Mais bref. Une petite ouverture à ma curiosité sur les réseaux, quelques réactions enthousiastes qui la transforment en envie, un conseil particulièrement fiévreux de passion qui la transforme elle en acquisition, et nous voilà.
Pour une chronique qui s’annonce dense. À l’image du roman dont elle va parler.
Si vous avez la flemme de tout lire, dites vous que j’ai beaucoup aimé. Mais si vous avez le courage de me suivre, sachez que c’est quand même pas aussi simple. Disons qu’avec ce roman, j’ai vécu un parcours intense.
Je vais tâcher de vous expliquer ça en détails.
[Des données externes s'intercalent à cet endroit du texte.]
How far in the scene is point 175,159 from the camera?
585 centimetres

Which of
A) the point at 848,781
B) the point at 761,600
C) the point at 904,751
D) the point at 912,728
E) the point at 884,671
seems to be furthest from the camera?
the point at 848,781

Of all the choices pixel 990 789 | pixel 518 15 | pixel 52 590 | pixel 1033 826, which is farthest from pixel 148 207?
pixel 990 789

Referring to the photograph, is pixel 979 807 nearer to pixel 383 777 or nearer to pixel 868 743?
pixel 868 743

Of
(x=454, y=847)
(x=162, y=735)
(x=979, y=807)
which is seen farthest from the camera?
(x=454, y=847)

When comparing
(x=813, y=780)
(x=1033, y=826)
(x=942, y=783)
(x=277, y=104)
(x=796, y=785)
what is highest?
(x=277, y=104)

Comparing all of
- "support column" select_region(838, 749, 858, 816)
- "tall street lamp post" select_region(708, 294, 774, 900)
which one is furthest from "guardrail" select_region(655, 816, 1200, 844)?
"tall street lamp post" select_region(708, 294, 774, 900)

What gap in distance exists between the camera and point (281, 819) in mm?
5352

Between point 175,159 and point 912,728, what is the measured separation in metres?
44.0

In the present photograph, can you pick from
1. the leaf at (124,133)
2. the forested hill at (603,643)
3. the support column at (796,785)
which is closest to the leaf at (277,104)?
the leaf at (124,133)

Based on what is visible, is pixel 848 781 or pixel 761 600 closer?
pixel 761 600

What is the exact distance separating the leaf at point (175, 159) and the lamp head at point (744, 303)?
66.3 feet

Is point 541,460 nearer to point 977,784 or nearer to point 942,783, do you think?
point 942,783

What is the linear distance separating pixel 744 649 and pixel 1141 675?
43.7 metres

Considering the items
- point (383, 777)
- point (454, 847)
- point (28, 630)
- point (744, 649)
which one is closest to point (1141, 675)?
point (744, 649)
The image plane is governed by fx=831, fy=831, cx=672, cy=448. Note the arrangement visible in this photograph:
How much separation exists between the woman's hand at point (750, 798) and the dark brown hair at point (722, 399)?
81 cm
Dans les années 70, Georges est étudiant en histoire, mais surtout militant antifasciste et pro Palestinien, participant à des raids et des actions radicales contre les ennemis de la cause. Au fil de son parcours, il rencontre Sam, un autre militant et metteur en scène, aux idéaux plus pacifistes, qui va l’amener à doucement se ranger. Quelques années plus tard, alors que la guerre commence à faire des ravages au Proche-Orient, Sam, malade, confie à Georges son plus grand projet : monter l’Antigone de Jean Anouilh au milieu des affrontements, en empruntant des acteurices à chaque camp, pour le temps d’une représentation, faire taire les armes. Georges, pour son ami et leurs idéaux communs, accepte.
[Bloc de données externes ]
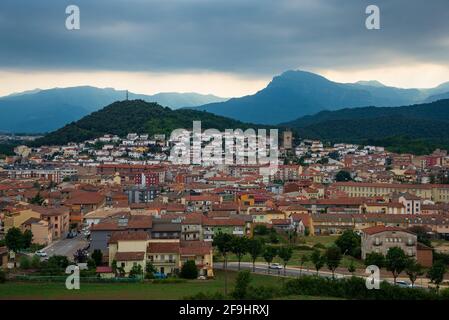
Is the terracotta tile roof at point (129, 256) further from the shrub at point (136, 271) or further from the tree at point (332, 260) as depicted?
the tree at point (332, 260)

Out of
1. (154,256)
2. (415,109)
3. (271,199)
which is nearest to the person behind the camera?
(154,256)

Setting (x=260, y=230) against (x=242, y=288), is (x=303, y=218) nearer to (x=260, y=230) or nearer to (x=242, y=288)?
(x=260, y=230)

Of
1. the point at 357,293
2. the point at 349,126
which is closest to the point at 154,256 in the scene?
the point at 357,293

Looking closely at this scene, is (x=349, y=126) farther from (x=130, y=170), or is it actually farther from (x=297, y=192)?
(x=297, y=192)

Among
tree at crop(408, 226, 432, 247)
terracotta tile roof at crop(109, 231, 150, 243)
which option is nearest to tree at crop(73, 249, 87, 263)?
terracotta tile roof at crop(109, 231, 150, 243)

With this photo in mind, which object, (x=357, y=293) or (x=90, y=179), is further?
(x=90, y=179)

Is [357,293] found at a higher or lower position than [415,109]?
lower
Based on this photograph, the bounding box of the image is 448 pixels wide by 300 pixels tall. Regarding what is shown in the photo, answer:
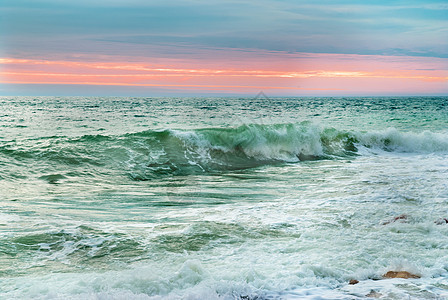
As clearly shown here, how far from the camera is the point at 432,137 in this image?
785 inches

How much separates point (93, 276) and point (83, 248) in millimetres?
1113

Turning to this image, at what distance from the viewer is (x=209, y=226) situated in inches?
262

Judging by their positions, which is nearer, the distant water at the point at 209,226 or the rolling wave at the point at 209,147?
the distant water at the point at 209,226

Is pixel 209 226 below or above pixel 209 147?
below

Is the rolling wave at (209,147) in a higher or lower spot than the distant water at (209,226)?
higher

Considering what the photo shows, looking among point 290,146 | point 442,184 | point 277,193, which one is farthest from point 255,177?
point 290,146

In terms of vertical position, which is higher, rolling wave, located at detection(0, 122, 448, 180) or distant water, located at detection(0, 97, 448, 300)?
rolling wave, located at detection(0, 122, 448, 180)

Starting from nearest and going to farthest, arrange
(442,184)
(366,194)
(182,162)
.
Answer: (366,194)
(442,184)
(182,162)

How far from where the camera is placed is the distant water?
4461 mm

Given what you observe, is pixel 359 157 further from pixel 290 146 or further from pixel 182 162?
pixel 182 162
C’est sans doute voulu par l’auteur, et c’est extrêmement malin, son roman est implicitement bâti en actes, qui rythment ses thématiques, sa narration et le fonds de son propos. Et de fait, mon ressenti face à son travail s’est lui-même retrouvé cadencé par cette construction, évoluant au fil des chapitres pour arriver à mon ébahissement final. En toute logique, je me dois de tenter de vous rendre compte de cette évolution dans cette chronique ; ça me permettra je l’espère d’en faire une recension aussi honnête que précise.
Au tout début, je dois bien le dire, c’était pas gagné. On était pas dans le rejet, mais j’avais du mal à être autre chose que circonspect, et ce pour deux raisons. La première m’est totalement imputable : craintif comme je le suis de la littérature générale et de ses manifestations les plus mises en avant par la culture légitime, j’ai cru que Le Quatrième Mur, avec son protagoniste quasi homonyme de l’auteur et l’évocation de certains pans de son passé, faisait œuvre d’auto fiction. Et l’auto fiction, sur le principe, j’aime pas ça. Romancer sa propre vie pour lui donner un lustre littéraire, je trouve ça assez malhonnête, dans la majorité des cas, sans parler de narcissisme et d’égocentrisme bourgeois, disons les mots. Il ne m’aura fallu qu’une rapide recherche un peu curieuse face à l’évocation de certains faits discordants au fil de la narration pour réaliser qu’on était plutôt dans l’auto uchronie, ce qui est complètement différent, puisque faisant frontalement et honnêtement travail d’imagination ; qu’on me raconte une projection fantasmée de soi dans une ligne temporelle différente, ça me parle nettement plus, et d’autant plus quand il s’agit de se projeter dans une histoire telle que celle là. Soit.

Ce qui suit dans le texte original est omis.